## Zielsetzung
Schreiben Sie den Teil des Textabschnitts, der mit den Worten „Zu Beginn meiner“ beginnt und mit „etwa 1 300 EUR netto.“ endet, erneut ab und setzen Sie dabei „Notfallsanitäter“ an die Stelle von „Sanitäter“.

Meine Damen und Herren! Die Liste der Versäumnisse ließe sich weiter fortsetzen. Mediale Inszenierung ist zu wenig. Im Sinne der optimalen Versorgung der Bevölkerung fordere ich Sie auf, sofort zu handeln. (Beifall bei der ÖVP.)

 

Vorsitzender GR Dr Wolfgang Ulm: Zum Wort gemeldet ist Herr GR Wagner. Ich erteile es ihm.

 

GR Kurt Wagner (Sozialdemokratische Fraktion des Wiener Landtages und Gemeinderates): Herr Vorsitzender! Meine Damen und Herren!

 

Zu Beginn meiner Rede ein paar Richtigstellungen: Frau GRin Pilz, da ich Ihrem Redebeitrag entnehmen kann, dass Sie sich immer am Puls der Mitarbeiterinnen und Mitarbeiter bewegen und sich immer genau erkundigen, wie die Situation in den einzelnen Organisationen ausschaut, erlauben Sie mir aber, hier etwas richtig zu stellen, was Ihnen anscheinend im Zuge der Recherchen entweder abhanden gekommen ist, oder Sie haben nicht richtig nachgefragt.

 

Es stimmt eines: Bei uns wird jemand, wenn er sich bei der Rettung bewirbt und dort beschäftigt wird, zu Beginn als Rettungshelfer eingesetzt. Er fängt im Normalfall nicht als Sanitäter an, sondern beginnt seine dienstliche Tätigkeit als Rettungshelfer. Da stimmt die Zahl, die Sie genannt haben: in etwa 1 300 EUR netto.

 

Ich sage immer dazu: Wenn man Gehälter in Österreich vergleicht, dann leben wir zwar von einem Nettobezug, aber man sollte natürlich den Bruttobezug nennen, weil sonst in der öffentlichen Diskussion ein Durcheinander herauskommt. Denn egal, mit wem Sie diskutieren, es wird in der Regel nicht über einen Nettobetrag geredet, sondern über Brutto. - Aber das ist auch noch egal.

 

Nur: Was Sie unterschlagen haben, ist, dass meist spätestens nach zwei Jahren diese Rettungshelfer als Sanitätshelfer eingestuft werden, und da ändert sich ihr Bezug. Ich habe mir das genau angeschaut, weil ich jetzt nicht mit einem Bruttobezug kommen möchte und damit man dort fortsetzen kann, wo Sie mit Nettobezügen angefangen haben, bezogen auf den Schnitt bei einem 13-Stunden-Dienst, nicht einem 24-Stunden-Dienst. Denn es gibt immer zwei Bereiche in der Wiener Rettung, wenn Mitarbeiter beschäftigt werden. Es gibt eine Kategorie, die einen 13-Stunden-Dienst hat, und eine zweite Kategorie, die einen 24-Stunden-Dienst hat. Beim 13-Stunden-Dienst haben sie nach diesen zwei Jahren im Schnitt netto zwischen 1 500 und 1 600 EUR an Einkommen. Beim 24-Stunden-Dienst steigt dieser Bezug auf zirka 2 000 EUR netto; da sind die Zulagen eingerechnet.

## Datenteil
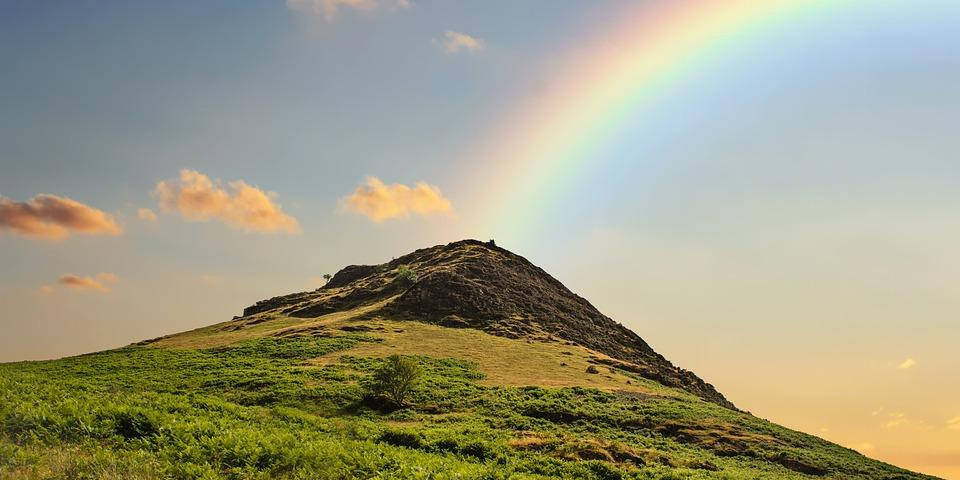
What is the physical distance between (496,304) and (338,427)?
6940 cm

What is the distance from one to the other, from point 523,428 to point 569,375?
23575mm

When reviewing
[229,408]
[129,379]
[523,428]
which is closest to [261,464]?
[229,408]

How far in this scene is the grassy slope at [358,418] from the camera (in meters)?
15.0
...
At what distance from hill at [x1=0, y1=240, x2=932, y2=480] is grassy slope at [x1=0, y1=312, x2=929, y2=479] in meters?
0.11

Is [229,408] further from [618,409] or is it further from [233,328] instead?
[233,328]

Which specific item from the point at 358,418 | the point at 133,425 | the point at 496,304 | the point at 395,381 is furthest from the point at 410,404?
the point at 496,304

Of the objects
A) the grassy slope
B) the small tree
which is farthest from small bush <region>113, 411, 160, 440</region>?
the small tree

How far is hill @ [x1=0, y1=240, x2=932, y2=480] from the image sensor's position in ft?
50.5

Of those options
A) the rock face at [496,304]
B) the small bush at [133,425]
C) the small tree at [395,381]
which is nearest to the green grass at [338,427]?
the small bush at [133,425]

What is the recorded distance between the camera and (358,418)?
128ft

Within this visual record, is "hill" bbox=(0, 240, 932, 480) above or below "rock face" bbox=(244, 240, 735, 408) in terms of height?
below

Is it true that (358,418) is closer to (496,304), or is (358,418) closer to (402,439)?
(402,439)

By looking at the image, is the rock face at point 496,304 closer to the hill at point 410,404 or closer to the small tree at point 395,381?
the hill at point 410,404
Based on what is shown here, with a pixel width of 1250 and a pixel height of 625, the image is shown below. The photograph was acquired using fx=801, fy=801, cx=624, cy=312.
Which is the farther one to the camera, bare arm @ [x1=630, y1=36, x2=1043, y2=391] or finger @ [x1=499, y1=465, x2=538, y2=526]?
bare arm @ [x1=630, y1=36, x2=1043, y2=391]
==
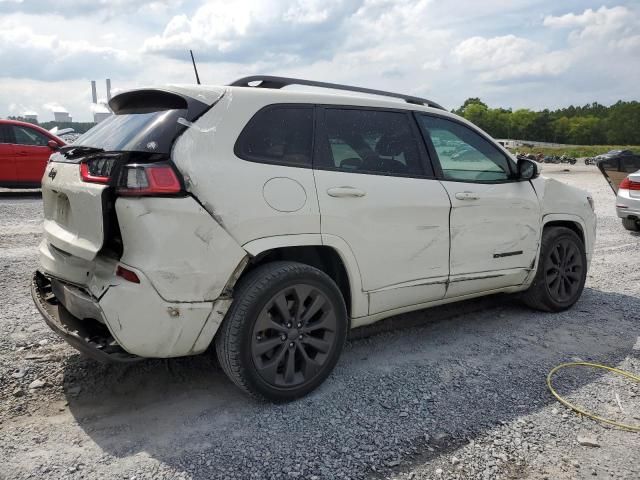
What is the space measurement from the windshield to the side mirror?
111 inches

## Ergebnis
Zu Beginn meiner Rede ein paar Richtigstellungen: Frau GRin Pilz, da ich Ihrem Redebeitrag entnehmen kann, dass Sie sich immer am Puls der Mitarbeiterinnen und Mitarbeiter bewegen und sich immer genau erkundigen, wie die Situation in den einzelnen Organisationen ausschaut, erlauben Sie mir aber, hier etwas richtig zu stellen, was Ihnen anscheinend im Zuge der Recherchen entweder abhanden gekommen ist, oder Sie haben nicht richtig nachgefragt.

 

Es stimmt eines: Bei uns wird jemand, wenn er sich bei der Rettung bewirbt und dort beschäftigt wird, zu Beginn als Rettungshelfer eingesetzt. Er fängt im Normalfall nicht als Notfallsanitäter an, sondern beginnt seine dienstliche Tätigkeit als Rettungshelfer. Da stimmt die Zahl, die Sie genannt haben: in etwa 1 300 EUR netto.